WHAT YOU WILL DO
In the article about George McGovern, turn the paragraph that begins "The three-term senator" into a short list of its main facts.

US President Barack Obama has led tributes to George McGovern, who vowed to end the Vietnam War but lost an election to Richard Nixon in 1972.
McGovern died about early Sunday at the Dougherty Hospice House in Sioux Falls, South Dakota, surrounded by relatives and friends, his family said in a statement.
The three-term senator, a former World War II bomber pilot, was credited with bringing women, youths and minorities into the Democratic Party in a broad-based White House campaign that foundered after revelations of his running mate's battle with mental illness.
'We are blessed to know that our father lived a long, successful and productive life advocating for the hungry, being a progressive voice for millions and fighting for peace,' the family statement read.
President Barack Obama praised McGovern as a man who 'dedicated his life to serving the country he loved' and as 'a statesman of great conscience and conviction'.
Vice-President Joe Biden said he was 'honoured' to serve with McGovern in the US Senate 'and to call him a friend'.
And, in a joint statement, former president Bill Clinton and his wife Hillary, currently serving as secretary of state, said McGovern 'always worked to advance the common good and help others realise their potential.

EXTRACTED RECORDS
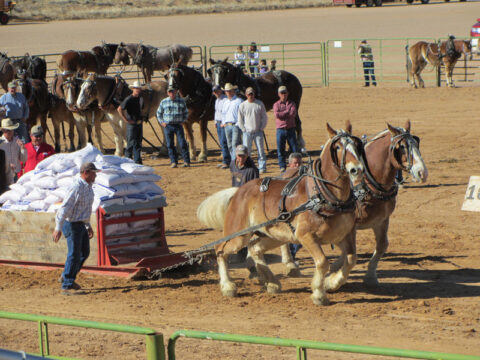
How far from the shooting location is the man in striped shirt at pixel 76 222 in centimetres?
952

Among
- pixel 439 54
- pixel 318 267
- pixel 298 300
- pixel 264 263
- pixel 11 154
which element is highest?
pixel 439 54

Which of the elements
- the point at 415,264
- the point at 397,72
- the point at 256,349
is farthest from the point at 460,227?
the point at 397,72

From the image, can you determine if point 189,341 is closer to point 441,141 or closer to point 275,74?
point 275,74

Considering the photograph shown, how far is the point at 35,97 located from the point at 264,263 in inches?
473

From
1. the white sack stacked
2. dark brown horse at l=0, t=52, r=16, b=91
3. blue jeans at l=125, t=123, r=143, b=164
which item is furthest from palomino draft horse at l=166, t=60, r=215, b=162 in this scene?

PROBLEM SOLUTION
- McGovern served three terms as a senator and had been a World War II bomber pilot.
- He was credited with bringing women, youths and minorities into the Democratic Party.
- He did this through a broad-based campaign for the White House.
- That campaign foundered after it was revealed that his running mate had battled mental illness.